* [EXCERPT]
** start **

At CAFESUL, this construction of the path to change came with Fairtrade, headed by the main stakeholders in the business and who did not want to give up one of the hybrid parts of the organization. Thus, the partnerships established allowed the organization to prioritize quality and service to new market niches in the face of the drop in financial revenue culminated by the reduction in the number of cooperative members.

Such partnerships aim to meet the producers' demands for knowledge, improvements in their working conditions, more robust management practices, socio-environmental changes in the production process, and meeting the market's quality parameters instead of dismissing the hybrid model reinforced it. As a result, the cooperative started to transit in new institutional logics of action beyond that of a simple coffee trader.

Despite the different scales of hybridization, an organization can be more or less hybrid depending on the movements and partnerships it makes (BAUWENS; HUYBRECHTS; DUFAYS, 2020). For Dufays and Huybrechts (2016), regardless of the degrees, the adopted project's strength is the potential of both the work team and the vision provided by the business partners. The more horizontal and structured vision allowed that, despite Fairtrade production and marketing demands, the members became more able to meet the new markets' desires and improve their working and living conditions.

5.2 Incentives and control systems

Not always a bed of roses in the vast scenario of the new rules with Fairtrade certification. Several new mechanisms determined by Fairtrade for the organization to structure its activities came into existence from this new reality.

Among the main instruments, it is worth mentioning those that demanded more care from the organization to adapt to its organizational arrangement: the Fairtrade Premium, the PDCJ and the Minimum Price. These mechanisms ensure that the Fairtrade principles of justice are respected throughout the chain (from producer to final consumer) (FLOCERT, 2021).

** end **

* [STATED EXERCISE] Retype the part of the Fairtrade excerpt that opens with the words containing "At CAFESUL, this" and closes with "of cooperative members.", keeping every word and punctuation mark unchanged.

* [LISTING]
** start **

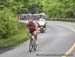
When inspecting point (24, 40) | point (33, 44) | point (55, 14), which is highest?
point (33, 44)

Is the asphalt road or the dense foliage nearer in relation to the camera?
the asphalt road

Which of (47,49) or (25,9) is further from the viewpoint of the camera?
(25,9)

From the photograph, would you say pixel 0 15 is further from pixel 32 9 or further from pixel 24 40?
pixel 32 9

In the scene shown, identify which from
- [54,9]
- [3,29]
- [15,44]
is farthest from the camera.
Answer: [54,9]

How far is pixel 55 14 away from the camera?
294ft

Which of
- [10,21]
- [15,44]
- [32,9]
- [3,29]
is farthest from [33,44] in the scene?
[32,9]

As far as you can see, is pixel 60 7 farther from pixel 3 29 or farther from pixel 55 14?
pixel 3 29

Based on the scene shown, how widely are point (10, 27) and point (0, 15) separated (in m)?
1.23

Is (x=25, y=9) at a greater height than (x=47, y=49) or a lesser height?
lesser

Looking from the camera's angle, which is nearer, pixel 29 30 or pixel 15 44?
pixel 29 30

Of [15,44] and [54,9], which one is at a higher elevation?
[15,44]

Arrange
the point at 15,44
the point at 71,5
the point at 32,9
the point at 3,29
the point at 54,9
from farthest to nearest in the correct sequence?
the point at 54,9
the point at 32,9
the point at 71,5
the point at 3,29
the point at 15,44

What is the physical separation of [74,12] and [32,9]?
37.5ft

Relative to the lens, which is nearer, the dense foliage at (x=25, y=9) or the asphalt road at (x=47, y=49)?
the asphalt road at (x=47, y=49)
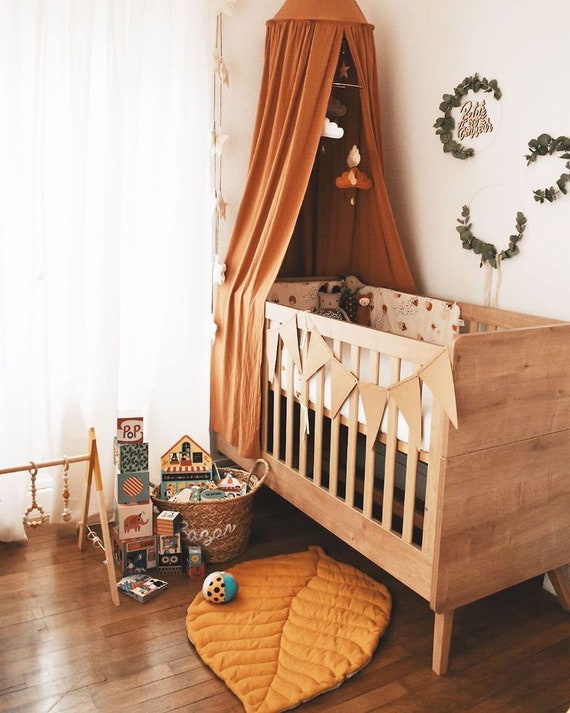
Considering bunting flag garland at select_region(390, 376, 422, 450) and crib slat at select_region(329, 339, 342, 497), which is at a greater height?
bunting flag garland at select_region(390, 376, 422, 450)

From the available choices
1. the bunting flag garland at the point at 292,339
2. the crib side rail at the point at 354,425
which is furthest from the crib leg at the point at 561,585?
the bunting flag garland at the point at 292,339

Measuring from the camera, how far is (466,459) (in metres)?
1.87

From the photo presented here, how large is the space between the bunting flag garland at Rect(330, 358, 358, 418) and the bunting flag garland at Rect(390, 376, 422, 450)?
0.22 m

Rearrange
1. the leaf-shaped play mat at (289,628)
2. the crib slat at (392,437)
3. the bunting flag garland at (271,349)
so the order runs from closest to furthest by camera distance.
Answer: the leaf-shaped play mat at (289,628), the crib slat at (392,437), the bunting flag garland at (271,349)

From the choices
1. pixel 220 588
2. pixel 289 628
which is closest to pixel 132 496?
pixel 220 588

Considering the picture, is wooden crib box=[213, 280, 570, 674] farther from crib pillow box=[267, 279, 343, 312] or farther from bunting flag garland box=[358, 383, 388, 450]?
crib pillow box=[267, 279, 343, 312]

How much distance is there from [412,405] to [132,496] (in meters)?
1.06

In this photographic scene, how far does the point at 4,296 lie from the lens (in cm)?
262

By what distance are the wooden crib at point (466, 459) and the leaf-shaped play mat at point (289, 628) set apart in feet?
0.68

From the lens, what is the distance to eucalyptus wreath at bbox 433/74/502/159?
2.65 meters

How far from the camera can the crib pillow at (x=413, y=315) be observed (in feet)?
9.03

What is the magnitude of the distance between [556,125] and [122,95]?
5.05ft

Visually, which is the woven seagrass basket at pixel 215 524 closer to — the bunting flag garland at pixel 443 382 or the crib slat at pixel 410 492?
the crib slat at pixel 410 492

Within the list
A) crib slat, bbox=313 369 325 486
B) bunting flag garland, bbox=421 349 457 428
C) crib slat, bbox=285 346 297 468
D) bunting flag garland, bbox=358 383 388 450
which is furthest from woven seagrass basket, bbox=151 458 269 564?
bunting flag garland, bbox=421 349 457 428
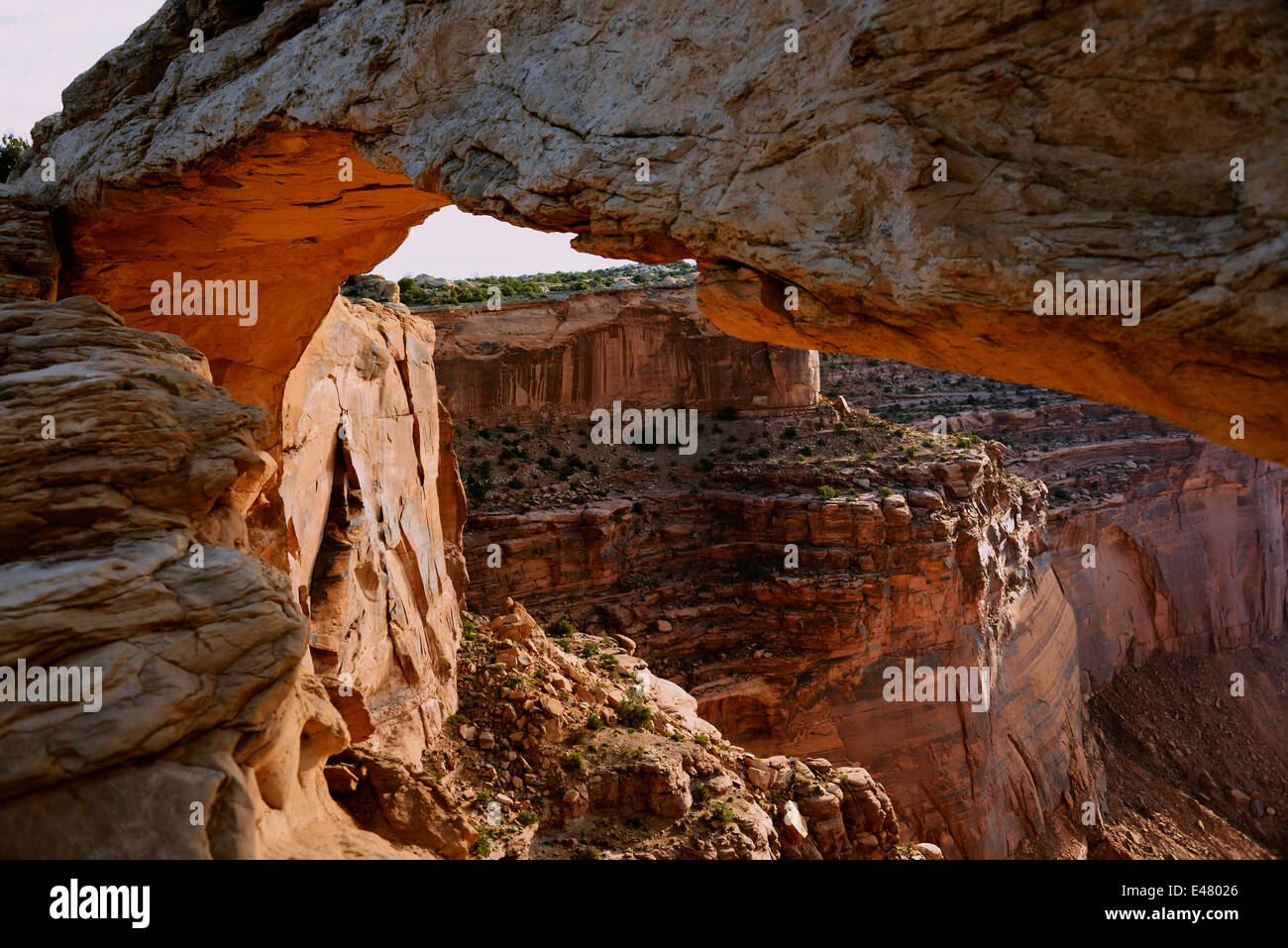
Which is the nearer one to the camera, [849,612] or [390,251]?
[390,251]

** end **

* [RESPONSE TO THE EXERCISE]
At CAFESUL, this construction of the path to change came with Fairtrade, headed by the main stakeholders in the business and who did not want to give up one of the hybrid parts of the organization. Thus, the partnerships established allowed the organization to prioritize quality and service to new market niches in the face of the drop in financial revenue culminated by the reduction in the number of cooperative members.